> YOUR INSTRUCTIONS:
Precise copying is required. Return the data below in full.

[Brief descriptive captions]
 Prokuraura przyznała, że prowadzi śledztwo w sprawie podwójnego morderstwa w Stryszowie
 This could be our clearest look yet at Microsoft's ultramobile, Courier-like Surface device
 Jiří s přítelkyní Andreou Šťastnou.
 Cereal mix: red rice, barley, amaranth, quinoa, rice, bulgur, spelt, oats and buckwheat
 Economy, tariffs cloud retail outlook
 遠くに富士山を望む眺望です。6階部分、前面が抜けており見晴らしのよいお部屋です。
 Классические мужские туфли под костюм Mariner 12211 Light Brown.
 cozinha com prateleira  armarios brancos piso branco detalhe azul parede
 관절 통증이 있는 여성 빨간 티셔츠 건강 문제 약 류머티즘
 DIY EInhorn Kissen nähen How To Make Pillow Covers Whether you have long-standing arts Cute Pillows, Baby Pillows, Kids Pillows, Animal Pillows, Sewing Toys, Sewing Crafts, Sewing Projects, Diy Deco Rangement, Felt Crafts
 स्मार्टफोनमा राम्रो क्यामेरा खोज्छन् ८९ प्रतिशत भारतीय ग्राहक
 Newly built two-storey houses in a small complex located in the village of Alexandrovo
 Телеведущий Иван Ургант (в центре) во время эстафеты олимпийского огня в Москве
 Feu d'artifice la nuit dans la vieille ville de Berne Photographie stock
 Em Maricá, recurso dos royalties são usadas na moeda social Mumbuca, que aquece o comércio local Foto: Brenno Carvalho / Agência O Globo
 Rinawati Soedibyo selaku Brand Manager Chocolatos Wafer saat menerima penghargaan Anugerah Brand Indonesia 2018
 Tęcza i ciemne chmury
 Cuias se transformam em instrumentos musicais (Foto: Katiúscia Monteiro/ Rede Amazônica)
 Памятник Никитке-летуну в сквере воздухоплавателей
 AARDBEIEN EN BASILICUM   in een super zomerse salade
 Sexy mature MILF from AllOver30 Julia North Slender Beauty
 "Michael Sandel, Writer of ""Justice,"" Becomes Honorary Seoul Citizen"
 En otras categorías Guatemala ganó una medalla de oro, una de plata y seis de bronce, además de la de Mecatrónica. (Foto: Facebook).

> EXERCISE RESPONSE:
 Prokuraura przyznała, że prowadzi śledztwo w sprawie podwójnego morderstwa w Stryszowie
 This could be our clearest look yet at Microsoft's ultramobile, Courier-like Surface device
 Jiří s přítelkyní Andreou Šťastnou.
 Cereal mix: red rice, barley, amaranth, quinoa, rice, bulgur, spelt, oats and buckwheat
 Economy, tariffs cloud retail outlook
 遠くに富士山を望む眺望です。6階部分、前面が抜けており見晴らしのよいお部屋です。
 Классические мужские туфли под костюм Mariner 12211 Light Brown.
 cozinha com prateleira  armarios brancos piso branco detalhe azul parede
 관절 통증이 있는 여성 빨간 티셔츠 건강 문제 약 류머티즘
 DIY EInhorn Kissen nähen How To Make Pillow Covers Whether you have long-standing arts Cute Pillows, Baby Pillows, Kids Pillows, Animal Pillows, Sewing Toys, Sewing Crafts, Sewing Projects, Diy Deco Rangement, Felt Crafts
 स्मार्टफोनमा राम्रो क्यामेरा खोज्छन् ८९ प्रतिशत भारतीय ग्राहक
 Newly built two-storey houses in a small complex located in the village of Alexandrovo
 Телеведущий Иван Ургант (в центре) во время эстафеты олимпийского огня в Москве
 Feu d'artifice la nuit dans la vieille ville de Berne Photographie stock
 Em Maricá, recurso dos royalties são usadas na moeda social Mumbuca, que aquece o comércio local Foto: Brenno Carvalho / Agência O Globo
 Rinawati Soedibyo selaku Brand Manager Chocolatos Wafer saat menerima penghargaan Anugerah Brand Indonesia 2018
 Tęcza i ciemne chmury
 Cuias se transformam em instrumentos musicais (Foto: Katiúscia Monteiro/ Rede Amazônica)
 Памятник Никитке-летуну в сквере воздухоплавателей
 AARDBEIEN EN BASILICUM   in een super zomerse salade
 Sexy mature MILF from AllOver30 Julia North Slender Beauty
 "Michael Sandel, Writer of ""Justice,"" Becomes Honorary Seoul Citizen"
 En otras categorías Guatemala ganó una medalla de oro, una de plata y seis de bronce, además de la de Mecatrónica. (Foto: Facebook).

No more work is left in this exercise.